Since the 1950s, when the
world was first introduced to the flexible, durable wonder of plastic, 8.3
billion metric tons of it has been produced. Plastic doesn’t biodegrade, so
technically, all of that tonnage is still sitting someplace on the planet. And
a lot of it is in China.
That’s because when hundreds of countries around the world said
they were “recycling” their plastic over the past few decades, half the time
what they really meant was they were exporting it to another country. And most
of the time, that meant they were exporting it to China. Since 1992, China (and
Hong Kong, which acts as an entry port into mainland China) have imported 72%
of all plastic waste.
But China has had enough. In 2017, China announced it was
permanently banning the import of nonindustrial plastic waste. According to a
paper published Wednesday (June 20) in the journal Science Advances, that will leave the
world—mostly high-income countries—with an additional 111 million metric tons
of plastic to deal with by 2030. And right now, those countries have no good
way to handle it.
As of 2016, the top five countries exporting their plastic to
China were the US, the UK, Mexico, Japan, and Germany.
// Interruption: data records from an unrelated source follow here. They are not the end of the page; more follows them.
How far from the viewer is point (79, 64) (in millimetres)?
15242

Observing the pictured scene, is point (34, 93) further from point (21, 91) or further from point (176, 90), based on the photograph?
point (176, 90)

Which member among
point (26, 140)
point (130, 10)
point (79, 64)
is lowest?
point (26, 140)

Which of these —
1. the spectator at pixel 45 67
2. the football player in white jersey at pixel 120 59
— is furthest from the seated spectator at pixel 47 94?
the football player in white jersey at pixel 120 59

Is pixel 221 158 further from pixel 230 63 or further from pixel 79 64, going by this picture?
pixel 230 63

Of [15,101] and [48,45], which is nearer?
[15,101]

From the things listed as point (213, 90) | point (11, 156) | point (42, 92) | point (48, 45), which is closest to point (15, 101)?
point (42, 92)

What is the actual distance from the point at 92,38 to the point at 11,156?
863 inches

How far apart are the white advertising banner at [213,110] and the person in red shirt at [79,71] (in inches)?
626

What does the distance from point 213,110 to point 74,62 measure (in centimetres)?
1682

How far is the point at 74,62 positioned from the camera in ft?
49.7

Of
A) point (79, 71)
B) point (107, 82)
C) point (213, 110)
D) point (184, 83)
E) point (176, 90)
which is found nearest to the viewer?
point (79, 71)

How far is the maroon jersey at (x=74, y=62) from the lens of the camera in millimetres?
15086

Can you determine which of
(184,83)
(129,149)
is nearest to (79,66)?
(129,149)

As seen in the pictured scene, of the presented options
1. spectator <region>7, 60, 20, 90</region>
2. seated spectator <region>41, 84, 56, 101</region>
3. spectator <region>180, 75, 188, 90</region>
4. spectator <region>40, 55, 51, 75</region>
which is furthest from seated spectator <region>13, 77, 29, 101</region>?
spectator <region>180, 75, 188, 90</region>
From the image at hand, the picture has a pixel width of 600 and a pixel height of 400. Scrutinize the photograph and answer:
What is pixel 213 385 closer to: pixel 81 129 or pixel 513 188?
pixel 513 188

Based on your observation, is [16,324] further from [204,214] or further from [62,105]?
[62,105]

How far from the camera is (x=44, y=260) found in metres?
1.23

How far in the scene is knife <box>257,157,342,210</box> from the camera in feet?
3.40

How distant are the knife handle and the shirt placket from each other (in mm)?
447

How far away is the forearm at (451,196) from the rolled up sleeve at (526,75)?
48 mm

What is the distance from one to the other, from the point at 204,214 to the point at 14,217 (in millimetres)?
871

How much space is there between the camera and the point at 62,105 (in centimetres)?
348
For example, that year, the US exported 56% of its plastic waste
to China, with another 32% going to Hong Kong (of which most is then exported
to China). The US exported its remaining 12% to Mexico, Canada, and India.
Germany, meanwhile, exports 69% of its plastic to China.
But because flows of plastic are convoluted, it’s possible these
numbers don’t tell the whole story. For example, the researchers note that the
UK exports 51% of its plastic to Germany, but given how much plastic Germany
exports to China, it’s seems plausible that much of the UK’s plastic ultimately
ends up in China. The same goes for Mexico, which exports 55% of its plastic to
the US. The US, in turn, exports most of its plastic to China. But the
researchers write the United Nations trade data on which they based their
research does not monitor flows of plastic between countries, so “we do not
know whether that waste is then processed domestically or exported to Hong Kong
or China,” they write.
China has in the past tried to limit plastic imports. In 2013,
the country implemented a “Green Fence” policy of restricting the types of
plastic waste it would accept, with the goal of reducing contamination. The
policy lasted only a year, but it was enough to rattle the waste industry. “As
a result, plastic recycling industries experienced a globally cascading effect
since little infrastructure exists elsewhere to manage the rejected waste,” the
researchers write.
That’s already happening again, and now the ban is permanent.
The rule went into effect on January 1, 2018, and plastic
immediately began piling up in several European countries, the port of Hong
Kong, and the US. “My inventory is out of control,” Steve Frank, who owns
recycling plants in Oregon, which up until then had exported most of its
materials to China, told the New York
Times at the time. He hoped he’d be able to start exporting
more waste to countries like Indonesia, India, Vietnam, Malaysia—“anywhere we
can”—but “they can’t make up the difference,” he said.
At the end of the day, even the 111 million metric tons of
plastic that the researchers found would be back in the laps of countries who
used to export to China is still a fraction of all the plastic that gets
produced.
“We know
from our
previous studies that only 9%
of all plastic ever produced has been recycled, and the majority of it ends up
in landfills or the natural environment,” Jenna Jambeck, an associate professor
at the University of Georgia’s college of engineering who co-authored the
study, said in a statement. “Without bold new ideas and system-wide changes, even the
relatively low current recycling rates will no longer be met, and our
previously recycled materials could now end up in landfills.”